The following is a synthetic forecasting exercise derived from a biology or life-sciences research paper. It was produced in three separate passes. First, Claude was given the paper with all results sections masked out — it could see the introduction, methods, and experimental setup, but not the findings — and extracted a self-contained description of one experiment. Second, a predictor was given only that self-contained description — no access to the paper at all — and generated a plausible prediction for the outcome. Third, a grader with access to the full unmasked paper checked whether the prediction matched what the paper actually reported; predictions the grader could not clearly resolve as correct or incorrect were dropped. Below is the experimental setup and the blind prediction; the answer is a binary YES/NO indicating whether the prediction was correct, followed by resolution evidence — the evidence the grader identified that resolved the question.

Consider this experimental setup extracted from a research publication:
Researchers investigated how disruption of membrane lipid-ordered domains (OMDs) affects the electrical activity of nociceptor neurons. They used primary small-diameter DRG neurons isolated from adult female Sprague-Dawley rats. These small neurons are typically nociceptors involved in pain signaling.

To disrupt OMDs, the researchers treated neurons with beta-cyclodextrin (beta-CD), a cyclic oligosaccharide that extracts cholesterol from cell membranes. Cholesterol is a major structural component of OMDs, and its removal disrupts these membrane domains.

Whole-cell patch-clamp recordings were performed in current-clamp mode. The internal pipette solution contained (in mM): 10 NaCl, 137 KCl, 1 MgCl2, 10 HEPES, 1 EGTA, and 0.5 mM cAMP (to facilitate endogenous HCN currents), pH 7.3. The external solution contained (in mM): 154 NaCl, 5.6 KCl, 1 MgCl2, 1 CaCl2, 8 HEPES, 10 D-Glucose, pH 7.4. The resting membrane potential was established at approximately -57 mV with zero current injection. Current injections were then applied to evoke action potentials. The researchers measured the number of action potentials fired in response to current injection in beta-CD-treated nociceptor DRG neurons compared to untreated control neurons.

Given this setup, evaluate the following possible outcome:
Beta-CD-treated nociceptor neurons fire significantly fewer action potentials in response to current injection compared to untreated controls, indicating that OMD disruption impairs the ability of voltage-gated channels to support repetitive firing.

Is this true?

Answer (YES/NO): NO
...
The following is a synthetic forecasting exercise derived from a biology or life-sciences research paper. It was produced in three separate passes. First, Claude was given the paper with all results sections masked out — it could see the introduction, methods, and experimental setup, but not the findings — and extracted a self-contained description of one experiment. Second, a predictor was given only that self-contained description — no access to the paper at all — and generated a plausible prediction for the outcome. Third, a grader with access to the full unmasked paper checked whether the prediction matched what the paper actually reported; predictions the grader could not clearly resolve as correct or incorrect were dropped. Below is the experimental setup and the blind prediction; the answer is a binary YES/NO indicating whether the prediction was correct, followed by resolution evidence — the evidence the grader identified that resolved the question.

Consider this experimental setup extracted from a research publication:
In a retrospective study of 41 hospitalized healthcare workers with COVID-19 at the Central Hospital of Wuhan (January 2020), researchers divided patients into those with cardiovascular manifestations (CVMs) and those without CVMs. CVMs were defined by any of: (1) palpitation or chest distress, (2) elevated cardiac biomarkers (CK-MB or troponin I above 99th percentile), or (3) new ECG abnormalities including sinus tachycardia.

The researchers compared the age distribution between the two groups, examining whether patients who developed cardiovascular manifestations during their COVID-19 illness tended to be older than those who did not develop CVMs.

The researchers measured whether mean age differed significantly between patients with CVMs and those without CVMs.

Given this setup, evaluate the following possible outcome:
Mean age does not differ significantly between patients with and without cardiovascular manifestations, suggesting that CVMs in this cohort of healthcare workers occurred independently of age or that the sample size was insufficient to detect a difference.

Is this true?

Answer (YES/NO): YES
...
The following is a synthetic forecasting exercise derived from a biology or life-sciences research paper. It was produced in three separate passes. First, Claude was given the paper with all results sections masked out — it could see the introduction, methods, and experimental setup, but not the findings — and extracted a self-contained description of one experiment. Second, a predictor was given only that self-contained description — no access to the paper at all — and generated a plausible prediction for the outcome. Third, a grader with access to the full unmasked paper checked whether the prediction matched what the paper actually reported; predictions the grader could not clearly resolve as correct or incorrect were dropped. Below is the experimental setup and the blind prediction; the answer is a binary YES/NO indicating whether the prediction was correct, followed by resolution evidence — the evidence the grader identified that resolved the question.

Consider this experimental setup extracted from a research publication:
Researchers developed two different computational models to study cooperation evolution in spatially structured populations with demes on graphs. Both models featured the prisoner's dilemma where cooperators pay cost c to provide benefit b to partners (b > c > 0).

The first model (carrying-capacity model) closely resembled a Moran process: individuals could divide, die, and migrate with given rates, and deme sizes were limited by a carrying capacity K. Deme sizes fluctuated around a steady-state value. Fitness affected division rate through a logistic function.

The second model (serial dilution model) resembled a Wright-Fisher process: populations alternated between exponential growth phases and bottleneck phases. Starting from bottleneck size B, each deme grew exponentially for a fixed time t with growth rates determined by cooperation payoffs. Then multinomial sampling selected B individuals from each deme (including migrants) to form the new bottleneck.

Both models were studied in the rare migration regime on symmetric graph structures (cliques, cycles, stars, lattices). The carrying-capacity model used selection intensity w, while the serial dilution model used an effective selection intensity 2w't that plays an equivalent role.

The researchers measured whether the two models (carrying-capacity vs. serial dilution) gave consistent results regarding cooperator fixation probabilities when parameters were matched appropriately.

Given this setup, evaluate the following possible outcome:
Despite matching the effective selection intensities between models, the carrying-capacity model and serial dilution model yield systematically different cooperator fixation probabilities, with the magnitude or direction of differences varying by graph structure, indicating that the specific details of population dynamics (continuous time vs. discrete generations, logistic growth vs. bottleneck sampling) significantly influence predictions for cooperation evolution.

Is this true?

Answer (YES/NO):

## PROBLEM STATEMENT
Scan the lines above for "Mean age does" and for "Answer (YES/NO): YES". Repeat exactly the line holding each of them and every line in between.

## SOLUTION
Mean age does not differ significantly between patients with and without cardiovascular manifestations, suggesting that CVMs in this cohort of healthcare workers occurred independently of age or that the sample size was insufficient to detect a difference.

Is this true?

Answer (YES/NO): YES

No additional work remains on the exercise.